Wszystko wskazywało na to, że Gabriel postawi na Karolinę, drugą z faworytek. Jednak podczas kolacji z rodziną rolnika kandydatka otwarcie powiedziała, że nie planuje ślubu i nie uważa go za konieczność w związku. Dla Gabriela, który ma bardzo tradycyjne podejście do rodziny, był to sygnał przesądzający o jej odejściu z programu. Decyzja ta zaskoczyła nie tylko Karolinę, ale też widzów, którzy byli przekonani, że to właśnie ona zostanie do samego finału.

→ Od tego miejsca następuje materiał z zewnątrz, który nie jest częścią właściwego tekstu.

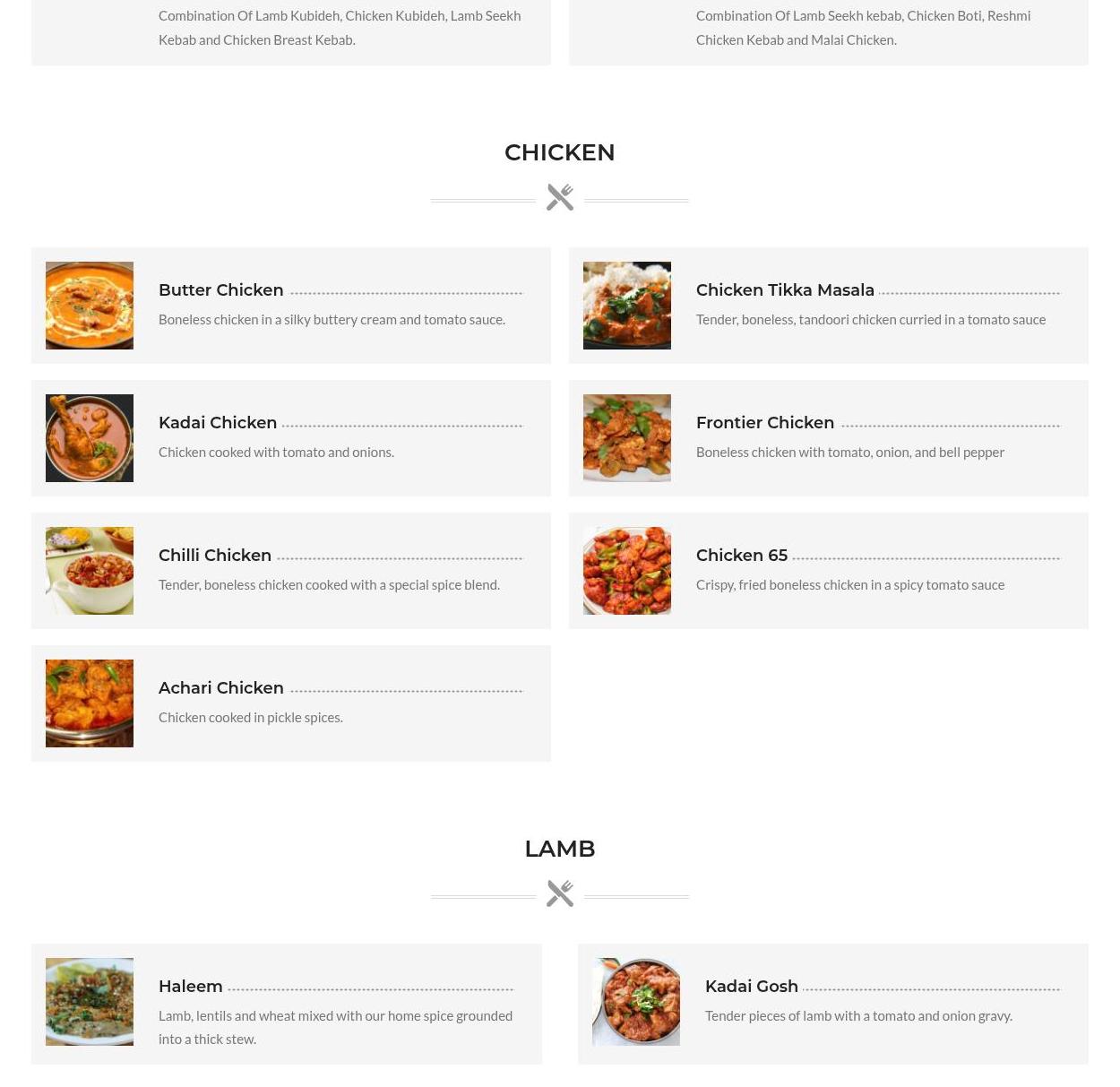 Combination Of Lamb Kubideh, Chicken Kubideh, Lamb Seekh Kebab and Chicken Breast Kebab.

Combination Of Lamb Seekh kebab, Chicken Boti, Reshmi Chicken Kebab and Malai Chicken.

CHICKEN

Butter Chicken

Boneless chicken in a silky buttery cream and tomato sauce.

Chicken Tikka Masala

Tender, boneless, tandoori chicken curried in a tomato sauce

Kadai Chicken

Chicken cooked with tomato and onions.

Frontier Chicken

Boneless chicken with tomato, onion, and bell pepper

Chilli Chicken

Tender, boneless chicken cooked with a special spice blend.

Chicken 65

Crispy, fried boneless chicken in a spicy tomato sauce

Achari Chicken

Chicken cooked in pickle spices.

LAMB

Haleem

Lamb, lentils and wheat mixed with our home spice grounded into a thick stew.

Kadai Gosh

Tender pieces of lamb with a tomato and onion gravy.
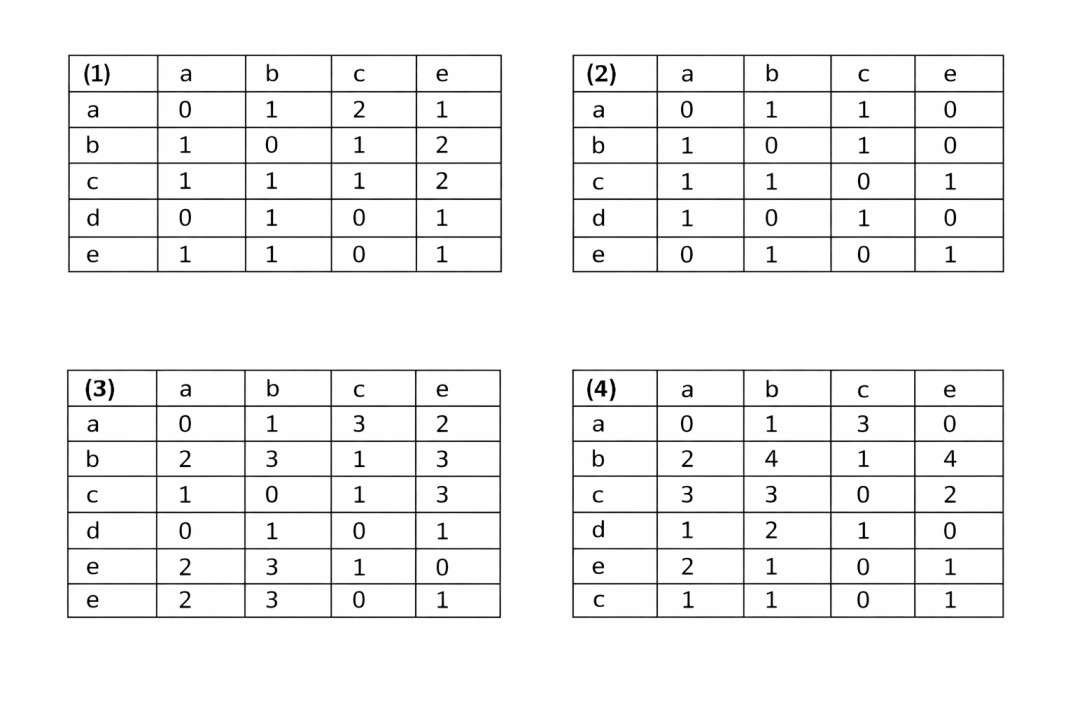 | (1) | a | b | c | e |
|---|---|---|---|---|
| a | 0 | 1 | 2 | 1 |
| b | 1 | 0 | 1 | 2 |
| c | 1 | 1 | 1 | 2 |
| d | 0 | 1 | 0 | 1 |
| e | 1 | 1 | 0 | 1 |

| (2) | a | b | c | e |
|---|---|---|---|---|
| a | 0 | 1 | 1 | 0 |
| b | 1 | 0 | 1 | 0 |
| c | 1 | 1 | 0 | 1 |
| d | 1 | 0 | 1 | 0 |
| e | 0 | 1 | 0 | 1 |

| (3) | a | b | c | e |
|---|---|---|---|---|
| a | 0 | 1 | 3 | 2 |
| b | 2 | 3 | 1 | 3 |
| c | 1 | 0 | 1 | 3 |
| d | 0 | 1 | 0 | 1 |
| e | 2 | 3 | 1 | 0 |
| e | 2 | 3 | 0 | 1 |

| (4) | a | b | c | e |
|---|---|---|---|---|
| a | 0 | 1 | 3 | 0 |
| b | 2 | 4 | 1 | 4 |
| c | 3 | 3 | 0 | 2 |
| d | 1 | 2 | 1 | 0 |
| e | 2 | 1 | 0 | 1 |
| c | 1 | 1 | 0 | 1 |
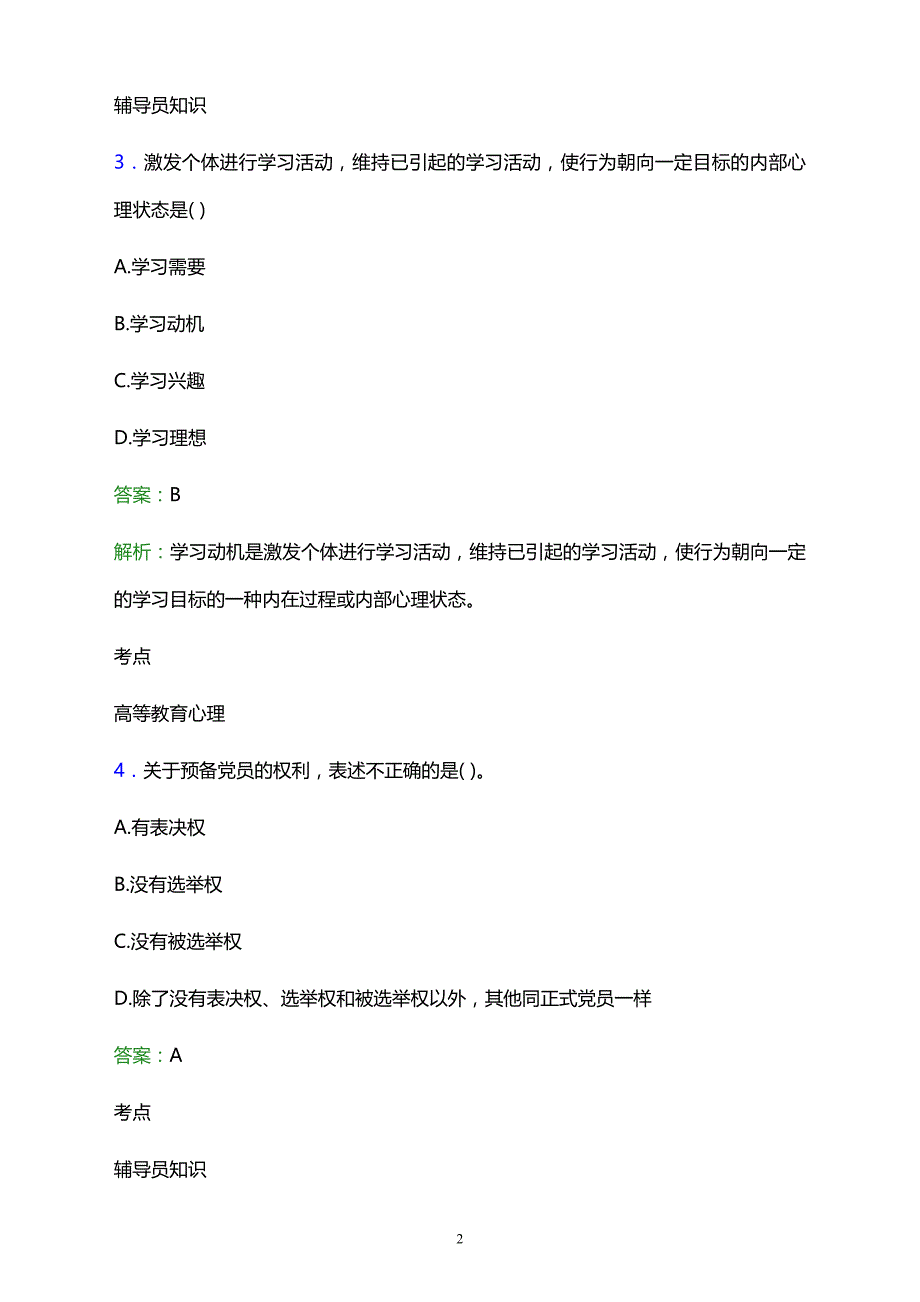 辅导员知识

3．激发个体进行学习活动，维持已引起的学习活动，使行为朝向一定目标的内部心理状态是( )

A.学习需要

B.学习动机

C.学习兴趣

D.学习理想

答案：B

解析：学习动机是激发个体进行学习活动，维持已引起的学习活动，使行为朝向一定的学习目标的一种内在过程或内部心理状态。

考点

高等教育心理

4．关于预备党员的权利，表述不正确的是( )。

A.有表决权

B.没有选举权

C.没有被选举权

D.除了没有表决权、选举权和被选举权以外，其他同正式党员一样

答案：A

考点

辅导员知识

2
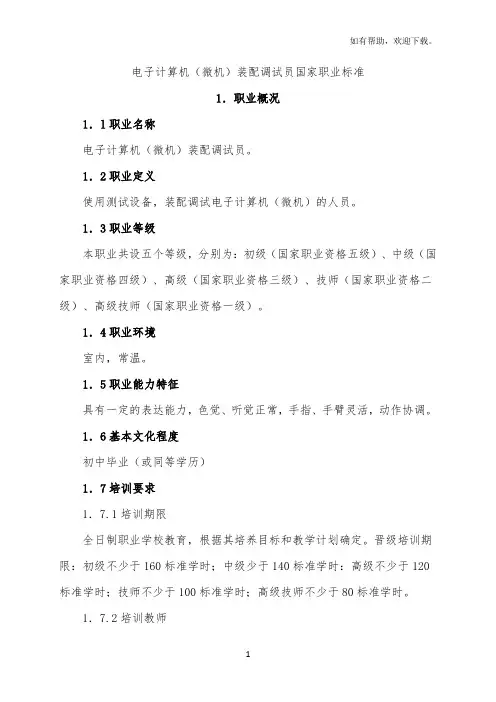 如有帮助，欢迎下载。

电子计算机（微机）装配调试员国家职业标准

1．职业概况

1．1职业名称

电子计算机（微机）装配调试员。

1．2职业定义

使用测试设备，装配调试电子计算机（微机）的人员。

1．3职业等级

本职业共设五个等级，分别为：初级（国家职业资格五级）、中级（国家职业资格四级）、高级（国家职业资格三级）、技师（国家职业资格二级）、高级技师（国家职业资格一级）。

1．4职业环境

室内，常温。

1．5职业能力特征

具有一定的表达能力，色觉、听觉正常，手指、手臂灵活，动作协调。

1．6基本文化程度

初中毕业（或同等学历）

1．7培训要求

1．7.1培训期限

全日制职业学校教育，根据其培养目标和教学计划确定。晋级培训期限：初级不少于160标准学时；中级少于140标准学时：高级不少于120标准学时；技师不少于100标准学时；高级技师不少于80标准学时。

1．7.2培训教师

1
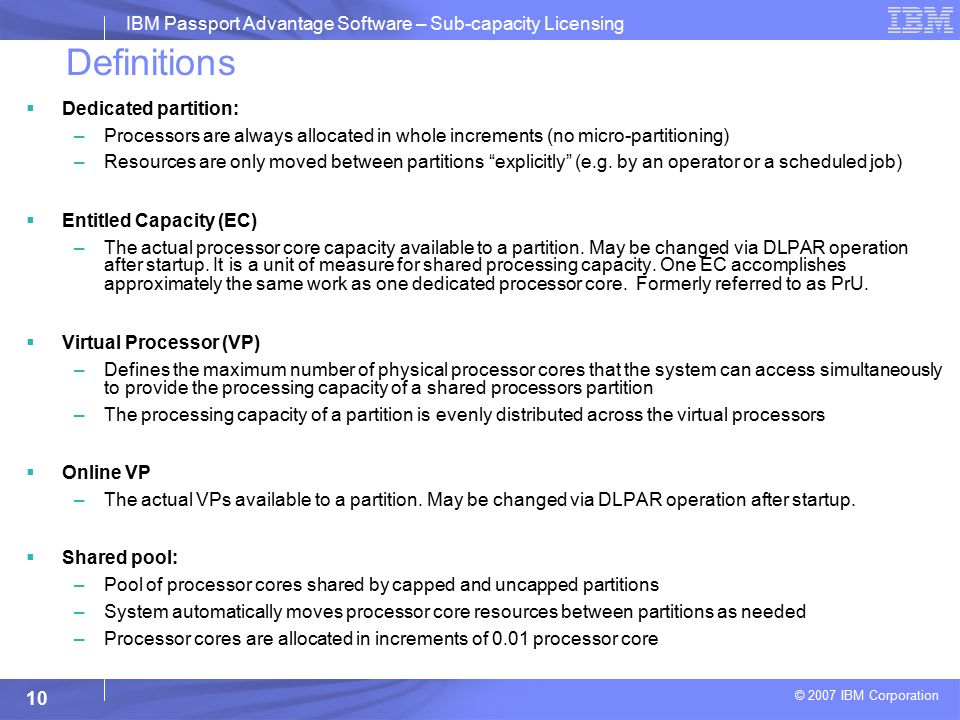 IBM Passport Advantage Software – Sub-capacity Licensing

IBM

Definitions

▪ Dedicated partition:
– Processors are always allocated in whole increments (no micro-partitioning)
– Resources are only moved between partitions “explicitly” (e.g. by an operator or a scheduled job)

▪ Entitled Capacity (EC)
– The actual processor core capacity available to a partition. May be changed via DLPAR operation after startup. It is a unit of measure for shared processing capacity. One EC accomplishes approximately the same work as one dedicated processor core. Formerly referred to as PrU.

▪ Virtual Processor (VP)
– Defines the maximum number of physical processor cores that the system can access simultaneously to provide the processing capacity of a shared processors partition
– The processing capacity of a partition is evenly distributed across the virtual processors

▪ Online VP
– The actual VPs available to a partition. May be changed via DLPAR operation after startup.

▪ Shared pool:
– Pool of processor cores shared by capped and uncapped partitions
– System automatically moves processor core resources between partitions as needed
– Processor cores are allocated in increments of 0.01 processor core

10

© 2007 IBM Corporation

W efekcie na gospodarstwie pozostała Weronika — kandydatka, której z początku niemal nikt nie dawał szans. Komentujący program mówią wręcz, że „została drogą eliminacji”. Wielu widzów oceniało, że Weronika nie odnajdzie się na wsi, a jej relacja z Gabrielem szybko wygaśnie. Tymczasem w sieci zaczęły pojawiać się komentarze osób, które twierdzą, że widziały Gabriela i Weronikę razem już po zakończeniu zdjęć. Czy para naprawdę jest razem? Odpowiedź poznamy w finale.
Wielki finał „Rolnika” zaplanowano na niedzielę 7 grudnia. Wtedy wszyscy uczestnicy spotkają się ponownie z Martą Manowską, a widzowie dowiedzą się, które relacje przetrwały próbę czasu. Tymczasem sama Klaudia — najbardziej lubiana przez widzów kandydatka — nie ukrywa, że jej zdaniem Gabriel i Weronika do siebie pasują. Zapytana przez internautę, czy widzi ich razem, bez wahania napisała: „Oj, też tak uważam!”.
Czy widzowie „Rolnik szuka żony 12” faktycznie będą świadkami zaskakującego happy endu Weroniki i Gabriela? Finał zapowiada się wyjątkowo emocjonująco.